More than 500 lawsuits have been filed against non-compliant companies, resulting in fines of 260 million euros ($300 million) so far. At the same time, the cost of GDPR compliance for Fortune 500 companies is expected to be around $8 billion annually. *Data localisation laws are inherently difficult to categorize accurately and are constantly changing. This map is ASG`s best assessment of the regulations in force at the time of publication. Creating a privacy policy and ensuring that it is easily accessible to data subjects (for example, on the website); Brazil restricts the transfer of personal data outside the country, unless prior consent has been obtained or another exception applies. Regulators aren`t the only ones taking data protection regulations seriously. Consumers also have increasingly high expectations about the use and transmission of their data. Digital trust is a serious concern for them.

But while the benefits of risk reduction are real, it`s a defensive game. More convincing are the advantages of correct location. Companies facing these issues have a significant competitive advantage in several key areas: Operating models. To ensure compliance with location requirements, more investment (including hiring local experts) is needed in different regions. It also requires clearly defined responsibilities and good coordination between many different entities, including privacy, data, technology, business units, and regulatory affairs. This can be difficult to achieve, as they may have conflicting priorities. When introducing data protection laws in Vietnam, it makes sense to consider the following factors: Many countries such as Germany, France, and Russia have laws that require citizens` data to be stored on physical servers within the country`s physical borders. There are also countries where regulations only apply to certain industries that promote the same local flow of data, such as government agencies and military contractors. Around the world, we are seeing a plethora of new data localisation regulations. While they have a variety of justifications, the challenges of the IT and data landscape are often very similar. Companies that are agile enough to handle this regulatory change could gain significant competitive advantages. More than 100 countries now require their citizens` data to be stored on servers physically located within their borders.

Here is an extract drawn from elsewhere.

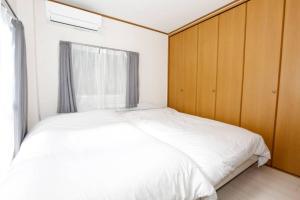 เตียงในห้องที่ GLビルⅢ 4F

These laws present significant new technical challenges for Chief Information Security Officers (CISOs). As our world grows bigger every day, regional differences are emerging: what might be considered acceptable use of personal information in Egypt could be controversial in China. A service like InCountry, which supports data residency, makes it possible to adapt processing to regional expectations through internal processing decisions. These manipulations are also considered data transfers (because the data is moved to another country), so in an ideal world, you need to make sure that only EU citizens and EU machines interact with the data. Storage in the EEA and processing in the EEA as well as access from outside the EEA are considered transfers. This has a significant impact on your processing architecture. For example, if you have a U.S. and international customer base, you need to store and process data separately and in multiple countries.

One of the fundamental problems for companies that comply with data localization laws is the difficulty of determining which categories of data should be stored locally and which can be moved overseas. As cross-border trade increasingly shifts towards e-commerce and relies on the use of internet technologies such as cloud computing and big data, data localization measures pose a major threat to the economy and companies` bottom line.